▸ Passage for review
Biomedicines 2025, 13(10), 2355; https://doi.org/10.3390/biomedicines13102355

Submission received: 21 August 2025 / Revised: 20 September 2025 / Accepted: 23 September 2025 / Published: 26 September 2025

(This article belongs to the Special Issue Advances in Drug Discovery and Development Using Mass Spectrometry)

Download

Browse Figures

Versions Notes

Abstract

Background: Drug–drug interactions (DDIs) involve pharmacokinetic or pharmacodynamic changes that occur when multiple drugs are co-administered, potentially leading to reduced efficacy or adverse effects. As polypharmacy becomes more prevalent, especially among patients with chronic diseases, scalable and accurate DDI prediction has become increasingly important. Although numerous computational approaches have been proposed to predict DDIs using various modalities such as chemical structure and biological networks, the intrinsic heterogeneity of these data complicates unified modeling; Methods: We address this challenge with a multimodal deep learning framework that integrates three complementary, heterogeneous modalities: (i) chemical structure, (ii) BioBERT-derived semantic embeddings (a domain-specific large language model, LLM), and (iii) pharmacological mechanisms through the CTET proteins. To incorporate indirect biological pathways within the PPI network, we apply a random walk with restart (RWR) algorithm. Results: Across features combinations, fusing structural feature with BioBERT embedding achieved the highest classification accuracy (0.9655), highlighting the value of readily available data and the capacity of domain-specific language models to encode pharmacological semantics from unstructured texts. Conclusions: BioBERT embeddings were particularly informative, capturing subtle pharmacological relationships between drugs and improving prediction of potential DDIs. Beyond predictive performance, the framework is readily applicable to real-world clinical workflows, providing rapid DDI references to support the polypharmacy decision-making.

Keywords:

drug–drug interaction; DDI prediction; deep learning; CTET; large language model (LLM) embeddings

1. Introduction

The concurrent use of multiple medications—commonly referred to as polypharmacy—has become increasingly common, particularly among older adults and patients with multiple chronic conditions [1]. While polypharmacy is often necessary for comprehensive disease management, it also elevates the risk of drug–drug interactions (DDIs), which can lead to unexpected adverse effects or reduced therapeutic efficacy [2,3]. Identifying potential DDIs therefore remains a critical challenge in clinical pharmacology and drug development.

Traditional methods for detecting DDIs—including in vitro assays, animal studies, clinical trials, and post-marketing surveillance—continue to provide critical insights [4,5,6,7]. However, these approaches are time- and resource-intensive and infeasible for evaluating the vast number of possible drug combinations. This challenge is particularly pronounced for newly approved or investigational drugs, which often lack sufficient interaction data to support empirical assessment [8].

▸ Given entries
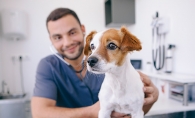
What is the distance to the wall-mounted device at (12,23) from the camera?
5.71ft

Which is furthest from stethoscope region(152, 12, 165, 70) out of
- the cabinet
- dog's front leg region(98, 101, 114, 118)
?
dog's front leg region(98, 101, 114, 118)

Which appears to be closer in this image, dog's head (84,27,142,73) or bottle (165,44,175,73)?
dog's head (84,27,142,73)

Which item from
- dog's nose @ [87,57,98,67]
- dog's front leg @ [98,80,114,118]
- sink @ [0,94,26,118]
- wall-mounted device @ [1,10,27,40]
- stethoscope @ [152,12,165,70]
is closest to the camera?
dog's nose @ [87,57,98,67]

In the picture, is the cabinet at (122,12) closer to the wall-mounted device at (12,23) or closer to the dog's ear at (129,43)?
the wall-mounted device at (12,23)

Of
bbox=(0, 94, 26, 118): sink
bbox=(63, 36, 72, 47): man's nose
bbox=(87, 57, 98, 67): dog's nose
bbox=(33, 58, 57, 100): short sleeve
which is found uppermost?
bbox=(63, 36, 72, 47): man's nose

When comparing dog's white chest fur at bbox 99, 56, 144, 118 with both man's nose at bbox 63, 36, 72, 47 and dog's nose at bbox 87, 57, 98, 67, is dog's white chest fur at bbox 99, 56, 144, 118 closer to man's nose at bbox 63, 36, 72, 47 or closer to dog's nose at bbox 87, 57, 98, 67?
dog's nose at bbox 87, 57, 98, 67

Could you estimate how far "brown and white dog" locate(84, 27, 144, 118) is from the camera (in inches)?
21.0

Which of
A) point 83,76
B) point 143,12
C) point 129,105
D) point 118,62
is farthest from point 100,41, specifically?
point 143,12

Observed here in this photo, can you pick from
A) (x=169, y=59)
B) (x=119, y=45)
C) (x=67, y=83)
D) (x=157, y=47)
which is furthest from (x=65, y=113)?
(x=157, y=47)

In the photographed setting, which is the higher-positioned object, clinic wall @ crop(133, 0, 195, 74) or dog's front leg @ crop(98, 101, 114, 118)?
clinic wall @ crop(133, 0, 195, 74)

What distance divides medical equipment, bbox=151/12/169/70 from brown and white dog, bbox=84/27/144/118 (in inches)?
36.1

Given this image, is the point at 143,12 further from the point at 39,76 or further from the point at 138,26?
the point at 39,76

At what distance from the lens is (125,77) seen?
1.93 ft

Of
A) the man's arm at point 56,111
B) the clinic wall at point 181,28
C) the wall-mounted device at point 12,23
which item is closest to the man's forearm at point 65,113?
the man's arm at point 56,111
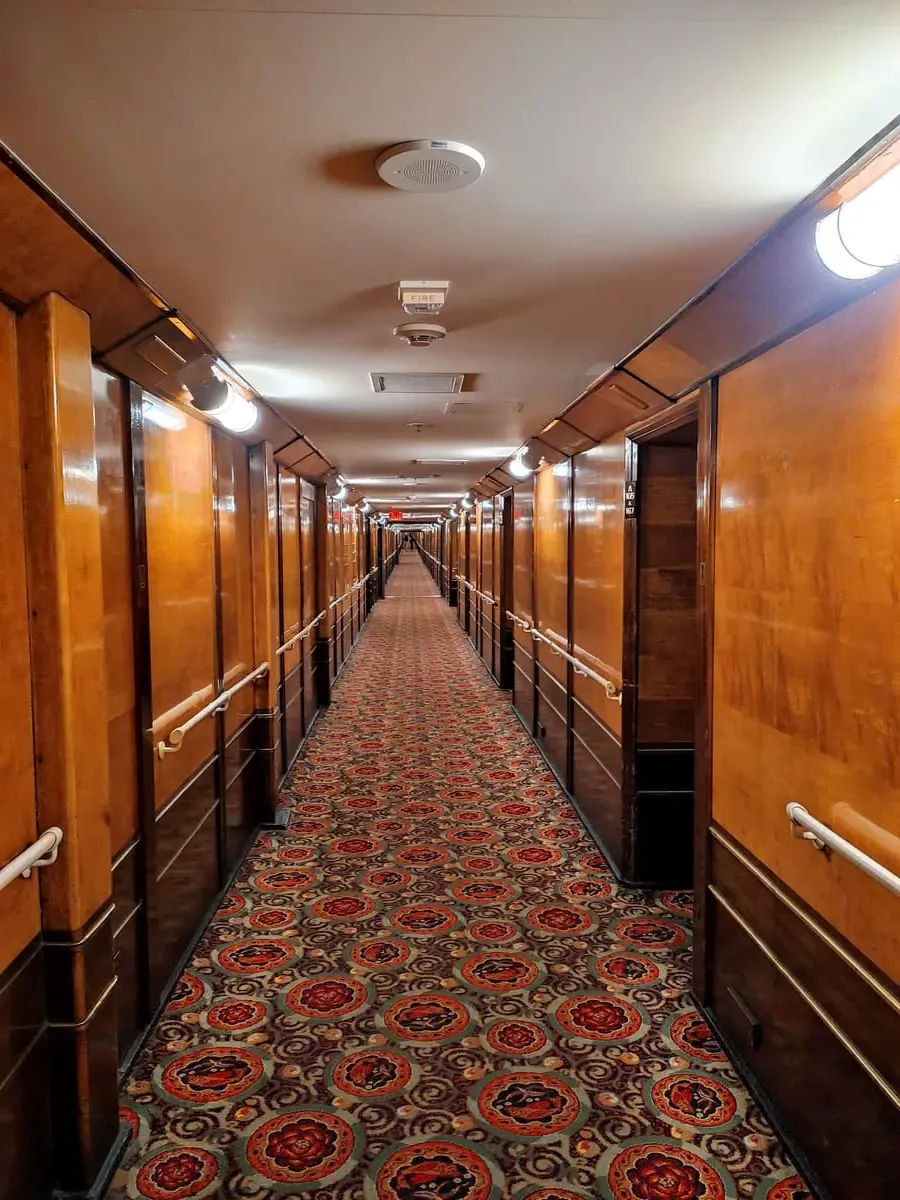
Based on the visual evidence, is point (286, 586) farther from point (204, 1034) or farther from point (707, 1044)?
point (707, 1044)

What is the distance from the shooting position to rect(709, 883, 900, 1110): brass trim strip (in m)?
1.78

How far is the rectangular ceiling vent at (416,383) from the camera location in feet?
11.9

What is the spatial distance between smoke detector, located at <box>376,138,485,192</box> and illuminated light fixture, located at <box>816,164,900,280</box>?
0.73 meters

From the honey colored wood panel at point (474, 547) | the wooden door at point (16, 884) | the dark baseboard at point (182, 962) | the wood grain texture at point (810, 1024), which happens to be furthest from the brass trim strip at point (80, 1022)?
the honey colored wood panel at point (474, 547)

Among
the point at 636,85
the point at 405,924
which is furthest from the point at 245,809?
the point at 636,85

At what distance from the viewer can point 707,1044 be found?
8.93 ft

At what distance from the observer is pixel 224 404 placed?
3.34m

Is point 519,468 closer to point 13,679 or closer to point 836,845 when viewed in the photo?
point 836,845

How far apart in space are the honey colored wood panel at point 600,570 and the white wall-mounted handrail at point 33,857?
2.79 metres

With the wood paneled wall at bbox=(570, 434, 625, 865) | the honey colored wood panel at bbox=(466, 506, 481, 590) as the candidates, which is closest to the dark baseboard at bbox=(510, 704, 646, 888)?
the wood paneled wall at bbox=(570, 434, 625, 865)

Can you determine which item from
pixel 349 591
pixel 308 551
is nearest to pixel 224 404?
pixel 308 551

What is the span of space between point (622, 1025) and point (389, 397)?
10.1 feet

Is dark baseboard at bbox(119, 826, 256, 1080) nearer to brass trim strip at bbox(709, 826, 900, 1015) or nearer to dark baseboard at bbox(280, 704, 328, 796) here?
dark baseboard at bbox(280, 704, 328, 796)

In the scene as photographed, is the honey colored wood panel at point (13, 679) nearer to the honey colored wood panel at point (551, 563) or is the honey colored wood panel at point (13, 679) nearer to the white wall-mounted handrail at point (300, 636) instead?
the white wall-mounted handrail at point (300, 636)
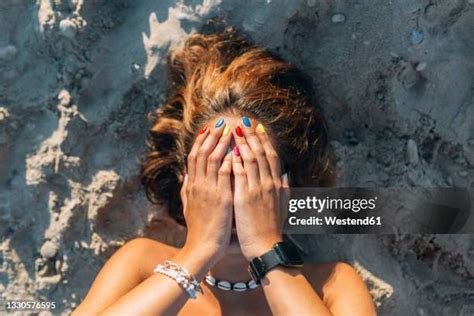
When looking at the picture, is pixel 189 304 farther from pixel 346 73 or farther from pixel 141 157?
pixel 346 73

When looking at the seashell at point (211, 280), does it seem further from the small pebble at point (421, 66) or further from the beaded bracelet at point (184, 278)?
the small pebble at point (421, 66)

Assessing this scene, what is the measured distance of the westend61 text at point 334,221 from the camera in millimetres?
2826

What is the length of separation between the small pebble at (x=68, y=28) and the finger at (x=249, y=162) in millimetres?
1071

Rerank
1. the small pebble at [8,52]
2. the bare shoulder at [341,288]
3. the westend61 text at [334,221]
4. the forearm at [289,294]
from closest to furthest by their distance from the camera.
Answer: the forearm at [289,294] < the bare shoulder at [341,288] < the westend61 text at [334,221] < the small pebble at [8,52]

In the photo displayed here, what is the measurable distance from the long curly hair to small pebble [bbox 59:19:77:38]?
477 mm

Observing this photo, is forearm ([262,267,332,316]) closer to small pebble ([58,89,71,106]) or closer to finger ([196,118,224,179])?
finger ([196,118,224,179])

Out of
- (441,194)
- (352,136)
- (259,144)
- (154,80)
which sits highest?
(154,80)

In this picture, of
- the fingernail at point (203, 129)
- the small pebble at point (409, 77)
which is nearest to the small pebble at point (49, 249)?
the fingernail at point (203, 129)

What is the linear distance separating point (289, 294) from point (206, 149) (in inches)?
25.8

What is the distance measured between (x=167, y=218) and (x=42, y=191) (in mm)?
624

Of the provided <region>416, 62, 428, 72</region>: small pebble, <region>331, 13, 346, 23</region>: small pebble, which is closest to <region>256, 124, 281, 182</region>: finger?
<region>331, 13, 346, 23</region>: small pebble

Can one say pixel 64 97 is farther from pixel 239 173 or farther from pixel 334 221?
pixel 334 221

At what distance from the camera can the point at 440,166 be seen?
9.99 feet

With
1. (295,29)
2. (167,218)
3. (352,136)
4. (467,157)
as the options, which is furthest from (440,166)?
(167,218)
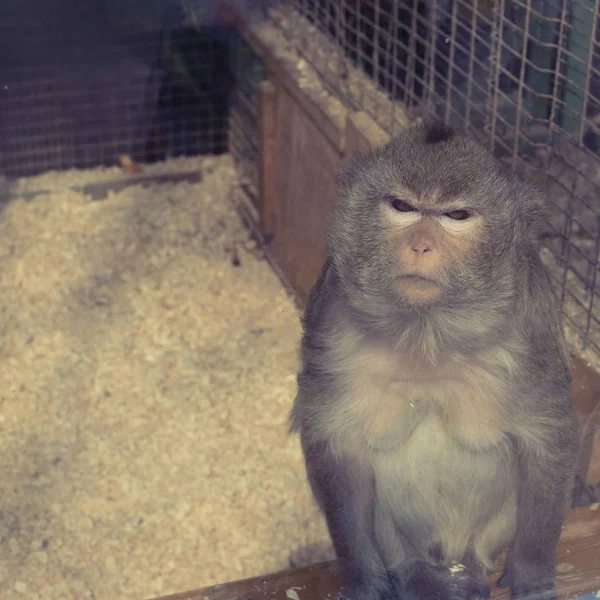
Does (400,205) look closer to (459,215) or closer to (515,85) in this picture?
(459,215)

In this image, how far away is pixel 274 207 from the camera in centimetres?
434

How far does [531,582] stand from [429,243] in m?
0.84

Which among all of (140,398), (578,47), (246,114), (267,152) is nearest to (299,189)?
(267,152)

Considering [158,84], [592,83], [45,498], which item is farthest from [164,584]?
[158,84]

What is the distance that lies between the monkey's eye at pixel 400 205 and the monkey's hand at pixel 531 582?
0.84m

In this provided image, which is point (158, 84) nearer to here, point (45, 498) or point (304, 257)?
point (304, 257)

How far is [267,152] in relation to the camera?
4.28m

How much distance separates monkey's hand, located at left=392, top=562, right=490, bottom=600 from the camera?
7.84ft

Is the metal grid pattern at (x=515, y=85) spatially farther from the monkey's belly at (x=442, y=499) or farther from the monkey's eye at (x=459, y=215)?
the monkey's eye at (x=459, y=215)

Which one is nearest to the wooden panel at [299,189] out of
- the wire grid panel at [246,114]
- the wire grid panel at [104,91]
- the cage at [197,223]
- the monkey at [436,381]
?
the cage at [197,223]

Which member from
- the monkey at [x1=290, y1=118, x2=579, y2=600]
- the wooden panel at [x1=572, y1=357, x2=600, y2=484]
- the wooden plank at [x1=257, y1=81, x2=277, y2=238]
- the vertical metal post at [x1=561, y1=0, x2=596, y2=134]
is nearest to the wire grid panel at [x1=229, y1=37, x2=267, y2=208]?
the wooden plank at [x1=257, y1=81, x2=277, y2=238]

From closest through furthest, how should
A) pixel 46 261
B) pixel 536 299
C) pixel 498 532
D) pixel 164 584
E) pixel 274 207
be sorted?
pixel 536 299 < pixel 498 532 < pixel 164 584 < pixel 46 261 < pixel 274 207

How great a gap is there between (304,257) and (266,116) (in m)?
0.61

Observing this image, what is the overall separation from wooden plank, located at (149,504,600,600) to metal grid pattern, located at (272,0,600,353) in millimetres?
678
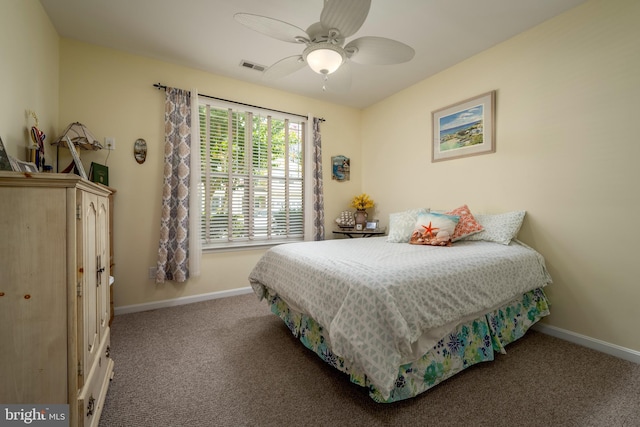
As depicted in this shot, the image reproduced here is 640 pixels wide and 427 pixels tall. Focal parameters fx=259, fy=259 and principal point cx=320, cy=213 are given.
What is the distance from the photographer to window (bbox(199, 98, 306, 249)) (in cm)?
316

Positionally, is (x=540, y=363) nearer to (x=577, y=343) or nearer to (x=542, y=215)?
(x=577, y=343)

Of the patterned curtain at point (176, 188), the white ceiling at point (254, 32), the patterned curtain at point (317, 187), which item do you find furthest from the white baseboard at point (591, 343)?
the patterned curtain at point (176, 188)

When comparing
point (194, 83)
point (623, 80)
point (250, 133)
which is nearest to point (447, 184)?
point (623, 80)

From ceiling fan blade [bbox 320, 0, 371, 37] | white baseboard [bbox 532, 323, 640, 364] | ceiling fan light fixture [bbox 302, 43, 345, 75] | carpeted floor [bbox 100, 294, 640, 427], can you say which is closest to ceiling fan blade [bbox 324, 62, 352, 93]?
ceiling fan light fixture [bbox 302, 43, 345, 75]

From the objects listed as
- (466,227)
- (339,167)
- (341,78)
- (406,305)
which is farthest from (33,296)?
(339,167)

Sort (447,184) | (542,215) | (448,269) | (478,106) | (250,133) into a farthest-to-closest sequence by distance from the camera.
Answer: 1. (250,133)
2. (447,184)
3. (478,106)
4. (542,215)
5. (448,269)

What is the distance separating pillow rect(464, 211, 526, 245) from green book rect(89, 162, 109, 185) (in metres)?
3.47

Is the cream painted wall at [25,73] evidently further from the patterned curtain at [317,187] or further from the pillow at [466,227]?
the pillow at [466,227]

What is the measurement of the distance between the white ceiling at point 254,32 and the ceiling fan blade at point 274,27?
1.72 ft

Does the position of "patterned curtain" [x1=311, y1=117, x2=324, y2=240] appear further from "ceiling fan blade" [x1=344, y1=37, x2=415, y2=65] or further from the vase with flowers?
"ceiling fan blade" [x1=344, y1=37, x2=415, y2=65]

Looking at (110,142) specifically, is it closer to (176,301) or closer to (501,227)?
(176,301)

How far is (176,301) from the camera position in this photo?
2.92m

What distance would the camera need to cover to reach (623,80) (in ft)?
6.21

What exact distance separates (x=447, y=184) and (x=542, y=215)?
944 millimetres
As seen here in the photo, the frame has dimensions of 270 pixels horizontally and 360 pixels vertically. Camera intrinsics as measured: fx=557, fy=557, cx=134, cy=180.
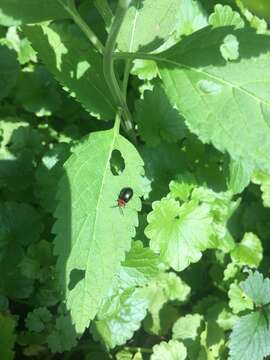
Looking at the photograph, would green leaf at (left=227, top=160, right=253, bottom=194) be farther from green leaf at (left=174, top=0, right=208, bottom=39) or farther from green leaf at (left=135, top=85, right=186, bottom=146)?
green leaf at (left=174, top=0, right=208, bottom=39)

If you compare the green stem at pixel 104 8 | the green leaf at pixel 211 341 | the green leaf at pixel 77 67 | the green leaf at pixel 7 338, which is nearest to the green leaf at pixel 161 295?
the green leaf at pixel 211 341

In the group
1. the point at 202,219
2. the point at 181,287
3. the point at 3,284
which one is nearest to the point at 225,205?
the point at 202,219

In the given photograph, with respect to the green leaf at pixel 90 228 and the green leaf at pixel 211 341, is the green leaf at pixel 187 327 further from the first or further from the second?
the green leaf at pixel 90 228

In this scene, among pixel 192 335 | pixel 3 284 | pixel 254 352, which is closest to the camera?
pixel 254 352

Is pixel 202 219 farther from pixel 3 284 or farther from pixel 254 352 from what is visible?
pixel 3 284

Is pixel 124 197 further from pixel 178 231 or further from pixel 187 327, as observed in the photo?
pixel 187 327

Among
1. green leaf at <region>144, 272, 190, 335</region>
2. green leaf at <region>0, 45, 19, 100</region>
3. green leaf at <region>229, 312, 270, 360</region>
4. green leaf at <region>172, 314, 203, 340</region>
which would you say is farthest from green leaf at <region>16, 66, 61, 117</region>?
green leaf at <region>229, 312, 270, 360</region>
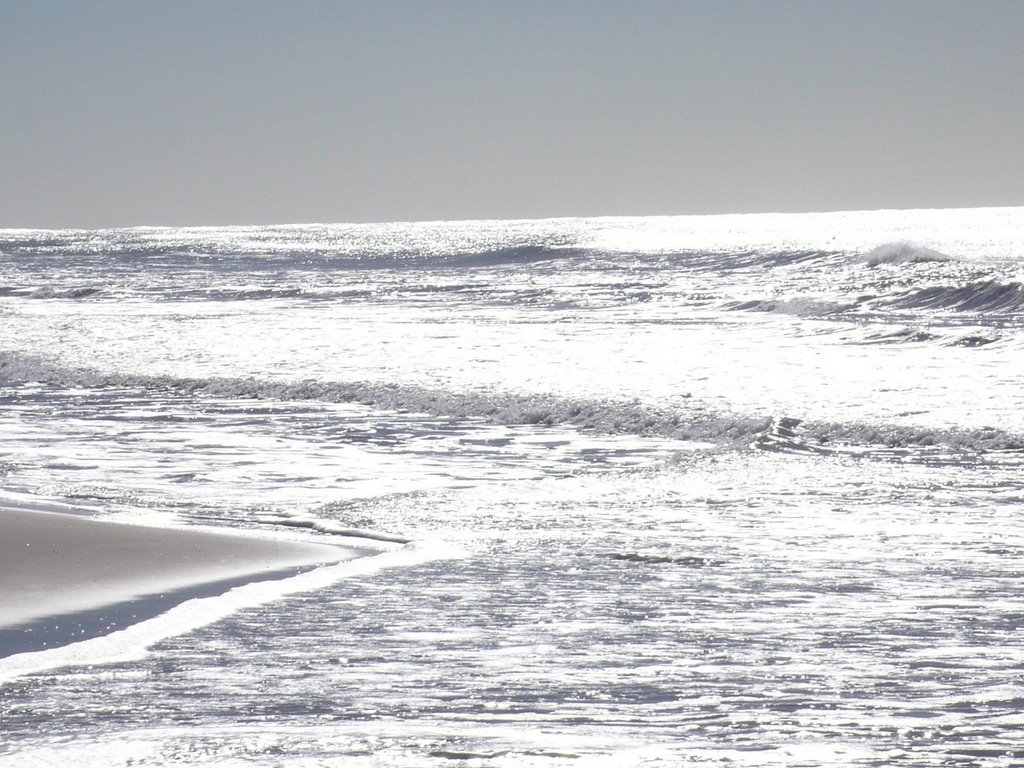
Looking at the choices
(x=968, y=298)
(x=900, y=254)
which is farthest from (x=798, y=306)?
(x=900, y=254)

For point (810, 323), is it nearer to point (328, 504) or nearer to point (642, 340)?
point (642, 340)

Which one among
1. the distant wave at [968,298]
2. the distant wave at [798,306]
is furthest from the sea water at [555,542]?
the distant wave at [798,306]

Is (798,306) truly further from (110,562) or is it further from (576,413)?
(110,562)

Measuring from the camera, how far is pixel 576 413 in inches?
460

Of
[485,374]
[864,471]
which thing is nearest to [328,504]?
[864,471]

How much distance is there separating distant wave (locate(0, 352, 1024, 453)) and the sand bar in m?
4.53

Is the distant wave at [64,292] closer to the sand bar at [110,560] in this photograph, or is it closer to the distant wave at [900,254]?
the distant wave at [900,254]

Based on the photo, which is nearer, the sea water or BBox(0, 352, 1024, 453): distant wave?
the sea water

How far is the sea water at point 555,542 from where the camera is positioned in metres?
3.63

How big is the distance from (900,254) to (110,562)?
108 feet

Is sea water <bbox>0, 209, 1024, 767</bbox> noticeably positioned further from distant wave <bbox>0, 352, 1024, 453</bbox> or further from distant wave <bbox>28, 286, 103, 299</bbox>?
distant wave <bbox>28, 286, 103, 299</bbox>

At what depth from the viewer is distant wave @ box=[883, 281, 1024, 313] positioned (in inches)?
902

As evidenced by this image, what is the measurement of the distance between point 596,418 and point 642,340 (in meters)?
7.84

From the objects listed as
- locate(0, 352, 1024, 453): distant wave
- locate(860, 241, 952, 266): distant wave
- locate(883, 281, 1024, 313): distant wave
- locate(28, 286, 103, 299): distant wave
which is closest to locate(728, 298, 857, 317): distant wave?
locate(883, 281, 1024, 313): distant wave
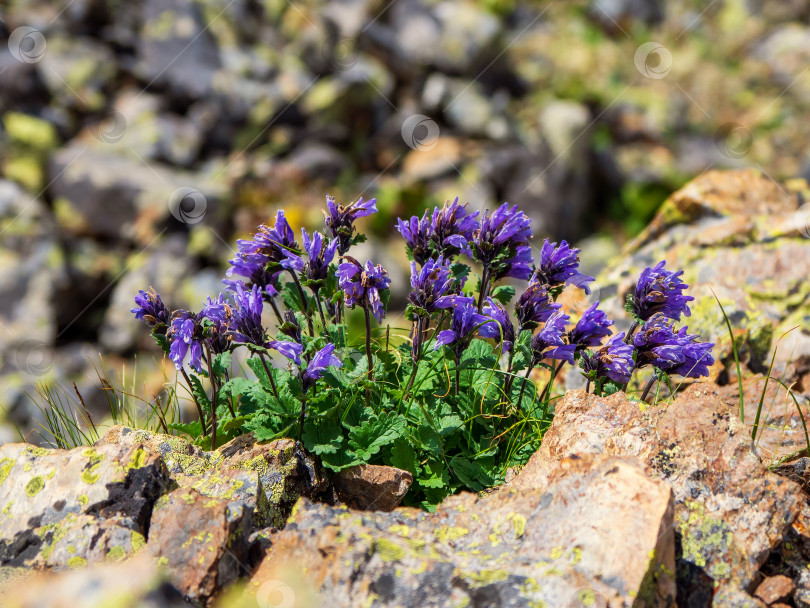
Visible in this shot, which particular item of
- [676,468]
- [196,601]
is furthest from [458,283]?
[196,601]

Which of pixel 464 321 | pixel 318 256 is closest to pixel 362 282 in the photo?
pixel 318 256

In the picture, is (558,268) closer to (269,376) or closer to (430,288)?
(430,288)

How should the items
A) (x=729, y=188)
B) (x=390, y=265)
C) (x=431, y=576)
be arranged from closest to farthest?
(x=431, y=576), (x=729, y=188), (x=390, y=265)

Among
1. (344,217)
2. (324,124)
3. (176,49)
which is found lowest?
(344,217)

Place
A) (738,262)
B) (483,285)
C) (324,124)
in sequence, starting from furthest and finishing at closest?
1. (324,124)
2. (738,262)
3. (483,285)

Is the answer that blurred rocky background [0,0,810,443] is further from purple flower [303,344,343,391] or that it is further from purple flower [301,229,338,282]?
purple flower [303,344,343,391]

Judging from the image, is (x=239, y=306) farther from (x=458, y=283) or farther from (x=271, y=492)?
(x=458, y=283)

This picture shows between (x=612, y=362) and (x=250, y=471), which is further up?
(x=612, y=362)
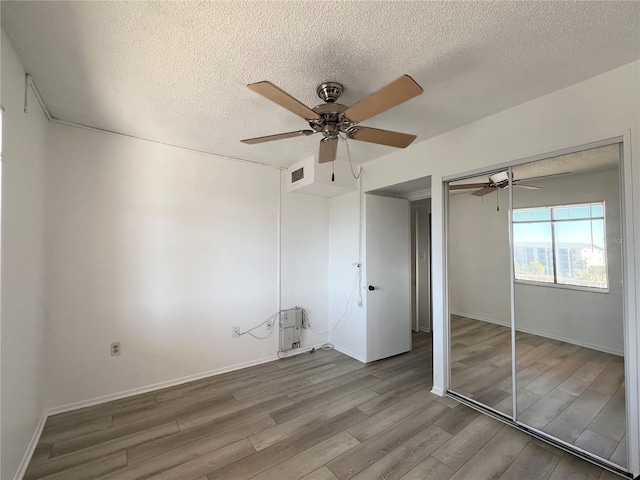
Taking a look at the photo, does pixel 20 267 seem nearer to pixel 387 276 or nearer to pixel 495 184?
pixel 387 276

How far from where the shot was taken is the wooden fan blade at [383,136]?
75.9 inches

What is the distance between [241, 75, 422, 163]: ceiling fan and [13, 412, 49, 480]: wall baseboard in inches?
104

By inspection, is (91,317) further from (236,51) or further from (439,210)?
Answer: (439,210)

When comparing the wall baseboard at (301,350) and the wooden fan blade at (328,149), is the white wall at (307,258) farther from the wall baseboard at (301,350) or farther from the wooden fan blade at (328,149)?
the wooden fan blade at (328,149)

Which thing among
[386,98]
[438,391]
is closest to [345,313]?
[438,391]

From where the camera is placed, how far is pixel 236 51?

▸ Problem to solve
Transcribe the part of the drug–drug interaction article starting at "The concurrent use" and ending at "and drug development.". Rely only on the drug–drug interaction article for what comes next.

▸ Answer for the task
The concurrent use of multiple medications—commonly referred to as polypharmacy—has become increasingly common, particularly among older adults and patients with multiple chronic conditions [1]. While polypharmacy is often necessary for comprehensive disease management, it also elevates the risk of drug–drug interactions (DDIs), which can lead to unexpected adverse effects or reduced therapeutic efficacy [2,3]. Identifying potential DDIs therefore remains a critical challenge in clinical pharmacology and drug development.